Sometimes all you need is some deep-fried pork

I still remember the first time I had Japanese tonkatsu. It was at Tonkichi on the fourth floor of Isetan Scotts, more than two decades ago. There weren’t as many tonkatsu restaurants then, and Tonkichi was the go-to place if you wanted to indulge in some juicy panko-crusted deep-fried pork.

Ever since that first time, having a tonkatsu meal has always been one of my comfort foods, and after my cholesterol levels started rising, it’s also a guilty pleasure to be had only occasionally.

Sadly, the quality of Tonkichi has dropped over the years and it’s no longer my preferred choice. Happily though, many other chains have set up shop in Singapore, although I’m still waiting for my all-time favourite, Katsukura, to land on our shores.

We’ve had the tonkatsu at Katsukura in Japan several times in previous trips, either at their outlet at Takashimaya Times Square in Shinjuku or at the Kyoto Station Building, and we always leave satisfied.

They have limited-quantity daily specials that run out very quickly, and we always order those whenever we can, but even their standard rosu and hire pork chops are always of high quality. An added bonus is their tangy yuzu dressing for the obligatory bottomless shredded cabbage, because, someone is obsessed with yuzu.

Their closest branch outside of Japan is located in Bangkok’s new and swanky ICONSIAM mall along the Chao Phraya River. We had planned to visit last April but had to cancel out travel plans, because, you know.

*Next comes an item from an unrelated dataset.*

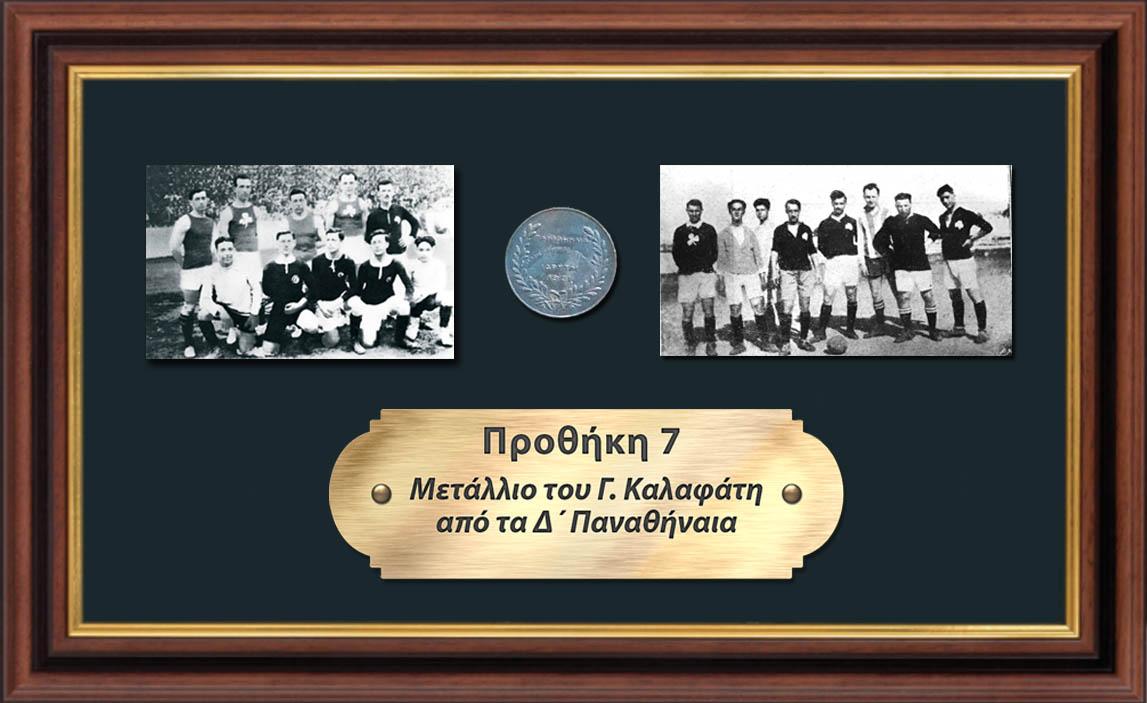 Τα μετάλλια του Γιώργου Καλαφάτη - προθήκη 07,, Γιώργος Καλαφάτης, ο ιδρυτής του Παναθηναϊκού vivliapao.gr b-e.gr 1908.gr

Among all the tonkatsu restaurants geographically within Singapore, my current favourite is Tonkatsu by Ma Maison. They have several outlets throughout the island, but we always go to the one on the second floor of Mandarin Gallery.

It’s an airy space with the main seating area along the walls of the building and a secondary seating area in the central core, just across the corridor. There’s usually a queue during the weekends, so we always try to go for lunch on weekdays.

The specials at Ma Maison are their Kurobuta (literally “black pig”) tonkatsu sets and you can choose between the leaner hire or the fattier rosu. I remember that they used to have specials featuring Mangalitsa, another breed of black pig but with dense curly hairy, but I couldn’t find them on the menu this time.

The Wife opted for the Ebi & Hire katsu set while I chose the Negi Miso Rosu katsu set. Hiroshima oysters were in season and we each ordered a piece of the kaki furai as appetisers. We also added a side order of their curry sauce because it’s been consistently good and goes really well with the accompanying rice.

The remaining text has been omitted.